→ Assignment
How would you put this sentence from the passage about Antonia and Antonio into Spanish: "She had been light, salt, and leaven for neighbors and family."?

→ Document passage
——————————

Antonia and Antonio. They lived in the same barrio; both were members of Our Lady of Refuge Parish in Nuevo Laredo, the Mexican city just south of Laredo, Texas; and I saw both on the same day about eight months ago.
It was the day of Antonia’s funeral Mass. All her mourners remembered the señora as the grandmother who never said “no.” They remembered her as a young mother of three who helped her husband in the fields, even while she was pregnant with twins. They remembered her as supernaturally patient, not only with the failings of her children and grandchildren but also with her poverty—and her surprising joy in the midst of it.
Antonio lived a chasm away. Imprisoned, tortured, and released by the military, at sixteen he was given permission from his cartel’s comandante to be at home for a few days to heal. Antonio belongs (assuming he is still alive) to the most ruthless criminal organization in Mexico, the one that controls the city where I serve. I met him when his mother begged me to pay him a surprise visit in order to convince him to look for other work.
Antonia had lived a long, full life. She had suffered but lived in hope. She had been light, salt, and leaven for neighbors and family. She gave, she enriched, she loved and was loved and cherished. In the midst of poverty and corruption, and more recently in the midst of war, she had listened to the Holy Spirit, who taught her from childhood that (in the words of Gaudium et Spes) “man . . . cannot fully find himself except through a sincere gift of himself.” She probably could not have found the beatitudes in the Bible, but she knew that the merciful, the meek, and the just are blessed.

——————————

→ Records shown
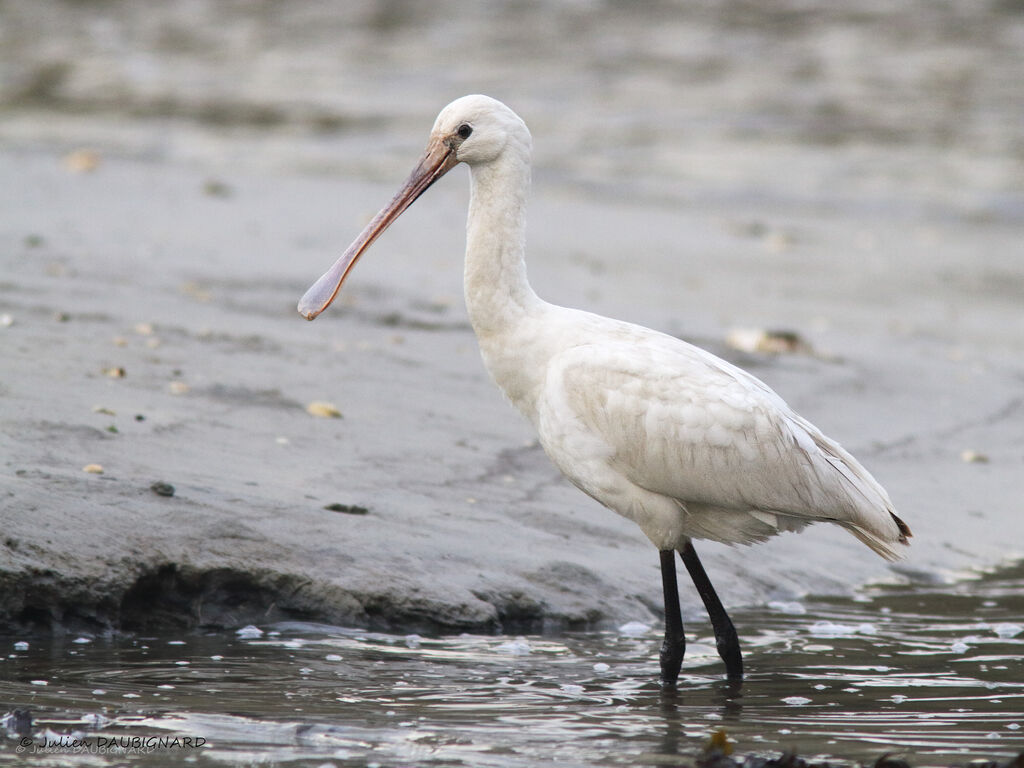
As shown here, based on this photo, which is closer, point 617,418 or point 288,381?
point 617,418

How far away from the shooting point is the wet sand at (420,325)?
6930 mm

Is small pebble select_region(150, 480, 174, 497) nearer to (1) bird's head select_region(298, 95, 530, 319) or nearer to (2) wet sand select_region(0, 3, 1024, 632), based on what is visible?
(2) wet sand select_region(0, 3, 1024, 632)

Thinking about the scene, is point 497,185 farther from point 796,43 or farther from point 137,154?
point 796,43

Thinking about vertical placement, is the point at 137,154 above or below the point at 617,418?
above

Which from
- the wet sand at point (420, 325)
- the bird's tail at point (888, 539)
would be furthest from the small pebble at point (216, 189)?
the bird's tail at point (888, 539)

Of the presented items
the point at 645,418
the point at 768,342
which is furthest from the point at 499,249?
the point at 768,342

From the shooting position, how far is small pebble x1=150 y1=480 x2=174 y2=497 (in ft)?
22.9

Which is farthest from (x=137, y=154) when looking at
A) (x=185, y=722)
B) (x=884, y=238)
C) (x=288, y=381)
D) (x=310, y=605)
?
(x=185, y=722)

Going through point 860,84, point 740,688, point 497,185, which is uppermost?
point 860,84

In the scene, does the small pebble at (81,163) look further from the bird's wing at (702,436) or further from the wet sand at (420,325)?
the bird's wing at (702,436)

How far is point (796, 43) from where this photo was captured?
1229 inches

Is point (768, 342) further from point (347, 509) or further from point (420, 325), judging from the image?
point (347, 509)

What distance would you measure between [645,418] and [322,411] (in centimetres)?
280

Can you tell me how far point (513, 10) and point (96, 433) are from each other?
28.4 meters
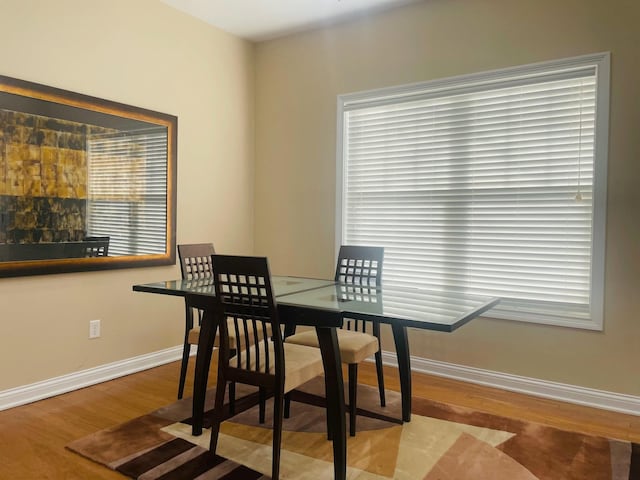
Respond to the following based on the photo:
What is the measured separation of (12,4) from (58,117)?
656 mm

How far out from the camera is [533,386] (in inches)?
127

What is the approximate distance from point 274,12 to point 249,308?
2682mm

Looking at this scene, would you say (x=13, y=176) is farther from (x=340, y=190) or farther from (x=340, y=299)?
(x=340, y=190)

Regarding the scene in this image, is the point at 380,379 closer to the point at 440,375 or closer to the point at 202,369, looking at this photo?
the point at 440,375

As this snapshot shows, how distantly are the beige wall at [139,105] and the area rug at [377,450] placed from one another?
886 millimetres

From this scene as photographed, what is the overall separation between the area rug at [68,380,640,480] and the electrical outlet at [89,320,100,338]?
0.87 meters

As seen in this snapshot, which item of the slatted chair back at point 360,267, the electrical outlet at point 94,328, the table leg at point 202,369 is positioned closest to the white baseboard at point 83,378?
the electrical outlet at point 94,328

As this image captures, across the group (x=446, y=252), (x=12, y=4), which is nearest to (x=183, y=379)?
(x=446, y=252)

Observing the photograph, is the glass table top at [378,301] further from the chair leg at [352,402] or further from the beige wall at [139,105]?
the beige wall at [139,105]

——————————

→ Answer
Había sido luz, sal y levadura para sus vecinos y su familia.